The Commissioner may make a reassessment of CIPT under section 9 of the Taxation Administration Act 1997 more than 5 years after the initial assessment.

Division 3—Security for CIPT

27CIPT is a first charge on land

(1)Unpaid CIPT (including any interest and penalty tax) is a first charge on the land on which the CIPT is payable.

(2)Subject to section 36S of the Treasury Corporation of Victoria Act 1992, the charge has priority over all other encumbrances to which the land is subject.

(3)Subsections (1) and (2) do not apply to CIPT on Crown land or vested land under Part 3A of the Victorian Plantations Corporation Act 1993.

(4)If a person—

(a)is a bona fide purchaser for value of land; and

(b)obtains a certificate from the Commissioner under section 95AA of the Taxation Administration Act 1997 in respect of the land—

the charge does not secure any amount of CIPT (including any interest and penalty tax) on the land in excess of the amount set out in the certificate.

Note

Notice of a charge under this section may be lodged with the Registrar under section 106B of the Transfer of Land Act 1958.

Division 4—Recovery of CIPT

28Recovery from lessee, mortgagee or occupier

(1)If a tax default occurs in relation to CIPT, the Commissioner may serve a written notice on a lessee, mortgagee or occupier of the land on which the CIPT is payable requiring the lessee, mortgagee or occupier to pay an amount of CIPT (including any interest and penalty tax) that is payable but remains unpaid.

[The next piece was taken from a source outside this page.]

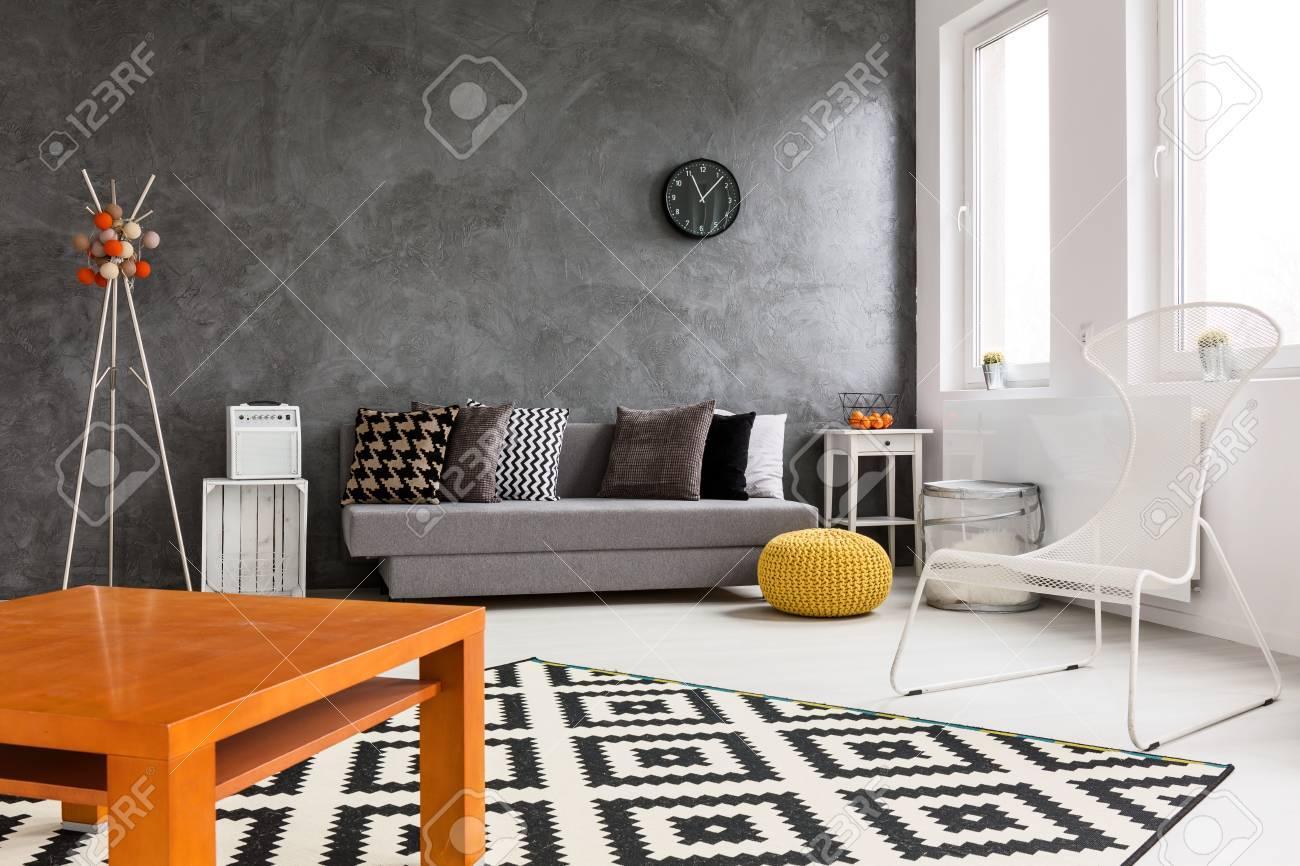 Wohnzimmer Braun Weiß Orange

(2)The Commissioner cannot require a lessee or occupier—

(a)to pay an amount under this section that is greater than the amount of rent the lessee or occupier is required to pay the taxpayer; or

(b)to pay an amount under this section before the day on which the lessee or occupier is required to pay rent to the taxpayer.

(3)Subsection (2) does not apply to a lessee or occupier that is a related corporation or relative of the taxpayer.

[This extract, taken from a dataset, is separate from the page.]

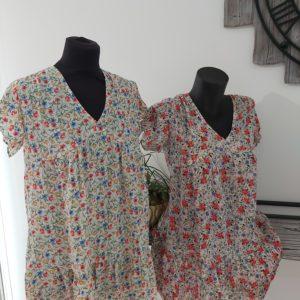 robe courte fluide leger fleur rouge et bleu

(4)A copy of the notice under subsection (1) must be served on the taxpayer.

(5)In this section—

related corporation has the meaning given in section 47 of the Land Tax Act 2005;

relative has the meaning given in section 3(1) of the Land Tax Act 2005.

29Effect of notice under section 28

(1)An amount specified in a notice under section 28(1) must be paid to the Commissioner on receipt of the notice or by the date specified in the notice, whichever is the later.

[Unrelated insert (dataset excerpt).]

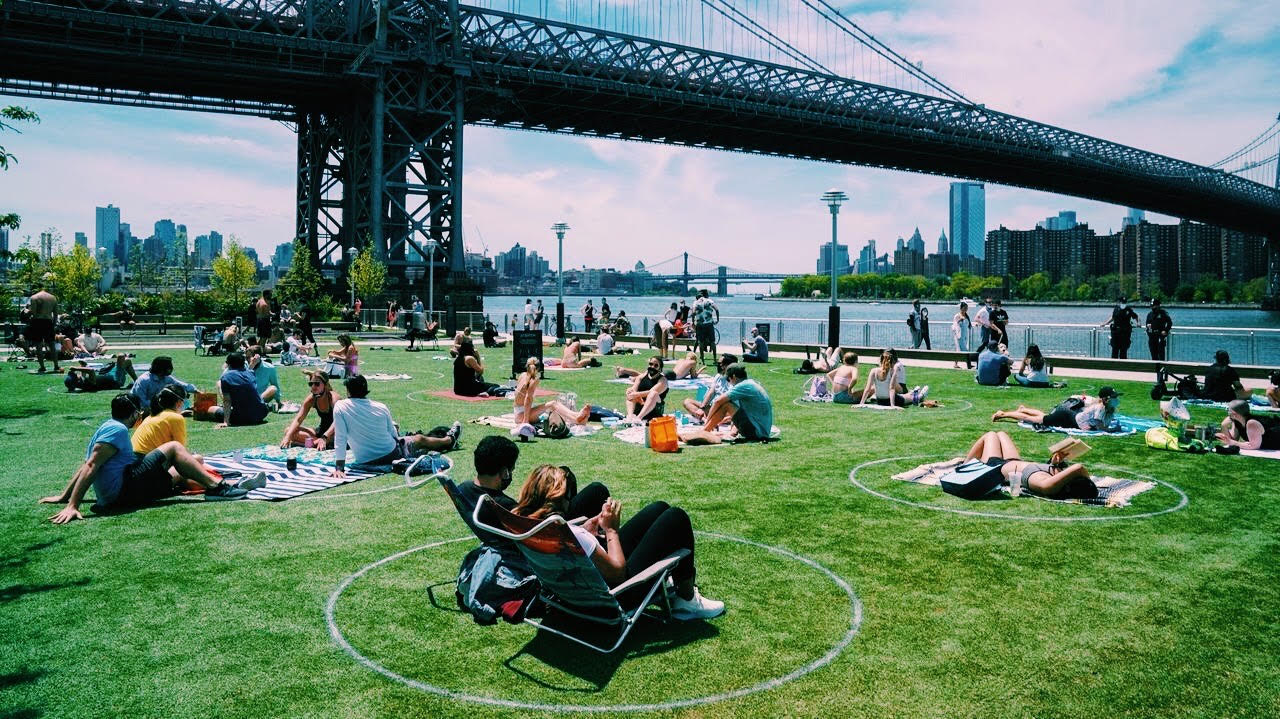 Círculos sobre el césped de Nueva York para marcar la distancia social (1)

(2)Section 45 of the Taxation Administration Act 1997 applies to an amount payable under subsection (1) as if the person required to pay the amount were the taxpayer.

(3)A person who pays an amount under subsection (1) is entitled to recover that amount from the taxpayer as a debt, or to set off the amount against any money owing to the taxpayer.

(4)If a lessee or occupier pays an amount under subsection (1)—

(a)the amount is deemed to have been paid to the Commissioner by the taxpayer; and

(b)the lessee or occupier is deemed to have paid an equal amount of rent to the taxpayer under the lease or agreement or under any applicable tenancy law.

(5)If a mortgagee pays an amount under subsection (1), the amount is deemed to be secured by the mortgage in addition to any other amount secured by it.

Note

General provisions for the recovery of CIPT can be found in Part 7 of the Taxation Administration Act 1997.

Division 5—Prohibition on passing on CIPT

30Prohibition on passing on CIPT to renters

(1)A provision in a residential rental agreement to the effect that the renter is liable to pay, or to reimburse the residential rental provider in respect of, any CIPT payable by the residential rental provider in respect of the rented premises is void.

(2)In this section—

renter includes a tenant;

residential rental agreement means an agreement, whether or not in writing and whether express or implied, under which a person lets premises as a residence;

residential rental provider includes a landlord.

Division 6—Anti-avoidance

31What is a tax avoidance scheme?

(1)For the purposes of this Division, a tax avoidance scheme is a scheme—

(a)under or in connection with which—

(i)a person has obtained a reduction in, or exemption from, CIPT; or

(ii)land that would otherwise be, or become, tax reform scheme land or CIPT taxable land is not, or does not become, tax reform scheme land or CIPT taxable land; and

(b)in respect of which, having regard to any one or more of the matters referred to in subsection (2), it would be concluded that a person, or one of the persons, who participated in the scheme did so for the purpose of enabling—

(i)a person to obtain a reduction in, or exemption from, CIPT; or

(ii)land that would otherwise be, or become, tax reform scheme land or CIPT taxable land not being, or not becoming, tax reform scheme land or CIPT taxable land—

under or in connection with the scheme.

(2)The factors that may be considered for the purposes of subsection (1)(b) are—

(a)the manner in which the scheme was entered into or carried out;

(b)the form and substance of the scheme;

(c)the time at which the scheme was entered into and the length of the period during which the scheme was carried out;

(d)the result in relation to the operation of this Division that, but for section 32, would have been achieved by the scheme;

(e)any change in the financial position of any person that has resulted, will result or may reasonably be expected to result from the scheme;

(f)any other consequence for the person, or for any other person referred to in paragraph (e), of the scheme having been entered into and carried out;

(g)the nature of any connection (whether of a business, family or other nature) between the person and any other person referred to in paragraph (e).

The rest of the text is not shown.